December is here and in the world of sports there is a lot going on. One event is the beginning of bowl season for college football’s ridiculous postseason. I don’t need to get into the why the system is so ludicrously insane. The little good that comes of it however is in the stadium world, as the spotline shines on three stadiums that remain very quiet for the other 364 days of the year.
Independence Stadium in Shreveport, LA plays host to one of the longer running bowl games in the country, the Independence Bowl. This simple stadium only sees high school action during the year and it’s one big moment is when the bowl game comes calling. Another stadium that is now down a bowl game as it’s main attraction is the Florida Citrus Bowl in Orlando. They actually get to host two games: the Champs Sports Bowl and the Capital One Bowl. For nearly three decades, UCF called this stadium home, until they built their own stadium in 2007. A remarkable amount of teams have used this as their home facility, from the USFL to XFL to UFL. It even hosted the World Cup in 1994. Now the only other permament tenant is Orlando City SC, a USL Pro team.
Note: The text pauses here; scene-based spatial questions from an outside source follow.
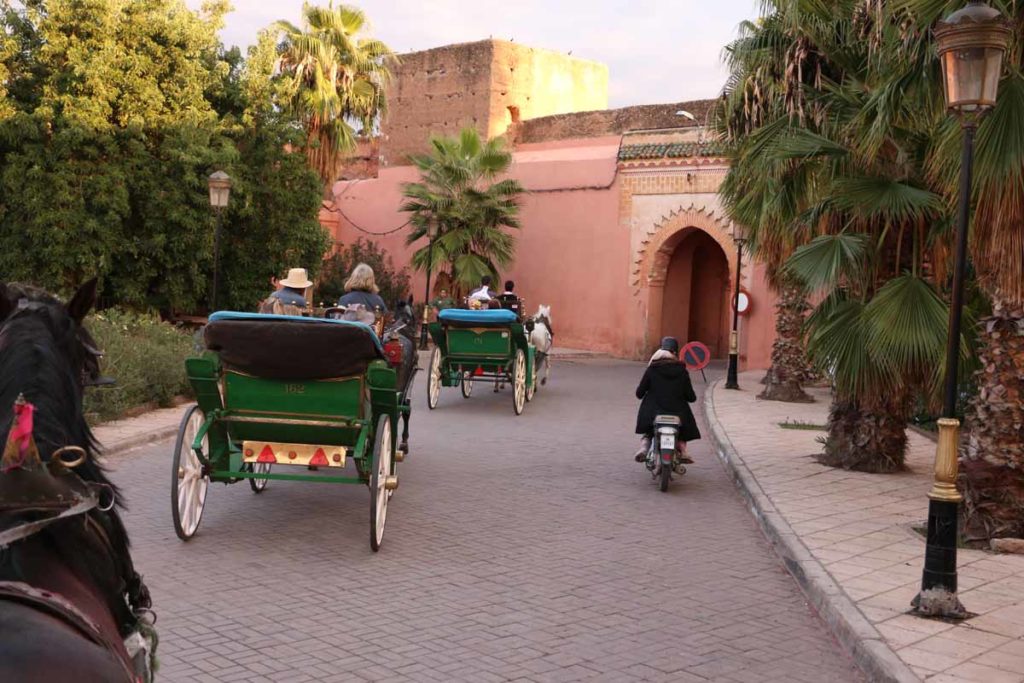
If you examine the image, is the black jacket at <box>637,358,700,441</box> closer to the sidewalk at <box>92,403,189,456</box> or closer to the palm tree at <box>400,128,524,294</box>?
the sidewalk at <box>92,403,189,456</box>

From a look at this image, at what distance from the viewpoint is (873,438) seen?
1102cm

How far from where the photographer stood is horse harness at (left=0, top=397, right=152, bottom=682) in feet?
8.02

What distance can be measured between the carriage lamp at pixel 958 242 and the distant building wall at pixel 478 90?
3143cm

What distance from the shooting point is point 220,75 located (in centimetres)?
2330

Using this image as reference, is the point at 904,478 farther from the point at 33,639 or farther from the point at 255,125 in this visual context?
the point at 255,125

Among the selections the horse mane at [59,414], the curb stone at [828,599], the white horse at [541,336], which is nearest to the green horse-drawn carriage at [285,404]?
the curb stone at [828,599]

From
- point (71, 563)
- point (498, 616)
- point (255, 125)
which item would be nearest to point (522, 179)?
point (255, 125)

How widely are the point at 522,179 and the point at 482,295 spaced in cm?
1585

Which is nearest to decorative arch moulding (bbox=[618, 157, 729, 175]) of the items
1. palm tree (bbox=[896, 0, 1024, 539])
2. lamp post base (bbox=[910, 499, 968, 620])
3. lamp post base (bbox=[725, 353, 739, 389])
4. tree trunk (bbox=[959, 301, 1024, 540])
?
lamp post base (bbox=[725, 353, 739, 389])

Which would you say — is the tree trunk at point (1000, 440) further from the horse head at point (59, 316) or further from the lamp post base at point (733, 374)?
the lamp post base at point (733, 374)

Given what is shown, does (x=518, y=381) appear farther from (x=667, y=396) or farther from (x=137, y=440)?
(x=137, y=440)

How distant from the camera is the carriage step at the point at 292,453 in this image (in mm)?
7539

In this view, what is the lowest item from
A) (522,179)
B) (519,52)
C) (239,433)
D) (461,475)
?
(461,475)

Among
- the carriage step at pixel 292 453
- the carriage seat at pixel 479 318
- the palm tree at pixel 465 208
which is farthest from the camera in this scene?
the palm tree at pixel 465 208
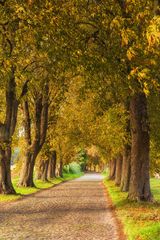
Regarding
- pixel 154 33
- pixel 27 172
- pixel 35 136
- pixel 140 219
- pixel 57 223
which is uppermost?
pixel 35 136

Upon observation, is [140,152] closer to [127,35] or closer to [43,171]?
[127,35]

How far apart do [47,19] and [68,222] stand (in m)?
7.42

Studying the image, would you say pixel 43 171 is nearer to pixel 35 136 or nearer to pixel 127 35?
pixel 35 136

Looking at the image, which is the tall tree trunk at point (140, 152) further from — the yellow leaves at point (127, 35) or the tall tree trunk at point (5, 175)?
the tall tree trunk at point (5, 175)

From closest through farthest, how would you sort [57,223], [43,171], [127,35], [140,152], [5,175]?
[127,35]
[57,223]
[140,152]
[5,175]
[43,171]

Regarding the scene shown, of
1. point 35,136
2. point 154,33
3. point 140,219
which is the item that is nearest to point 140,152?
point 140,219

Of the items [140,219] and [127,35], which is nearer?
[127,35]

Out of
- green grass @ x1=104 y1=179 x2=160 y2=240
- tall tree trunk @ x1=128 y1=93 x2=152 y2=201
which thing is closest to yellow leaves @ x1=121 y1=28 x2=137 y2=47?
green grass @ x1=104 y1=179 x2=160 y2=240

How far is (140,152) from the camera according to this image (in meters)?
23.1

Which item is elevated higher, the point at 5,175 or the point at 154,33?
the point at 154,33

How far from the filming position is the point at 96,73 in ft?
55.3

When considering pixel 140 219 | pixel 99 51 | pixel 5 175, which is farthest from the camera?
pixel 5 175

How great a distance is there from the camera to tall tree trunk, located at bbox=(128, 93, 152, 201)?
22922 millimetres

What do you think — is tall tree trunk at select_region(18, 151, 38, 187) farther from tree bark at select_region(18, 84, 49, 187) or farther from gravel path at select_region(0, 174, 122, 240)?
gravel path at select_region(0, 174, 122, 240)
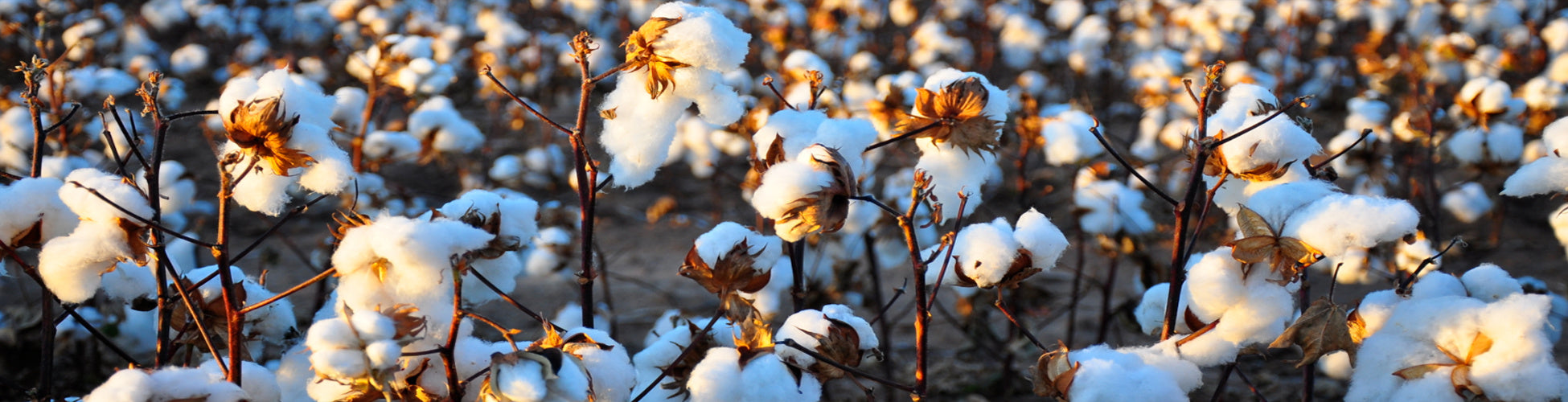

The other two stadiums that host a bowl, but do not have a professional sports team or a FBS team as a main tenant are down in Texas. They are a couple storied venues worth seeing: the AlamoDome in San Antonio and the Cotton Bowl in Dallas. The Alamo Bowl is likely the biggest attraction at San Antonio’s stadium, however if you are to take in a game at the Cotton Bowl, the annual Texas-Oklahoma game that takes place during the State Fair is probably the best time to see the remarkably historic stadium.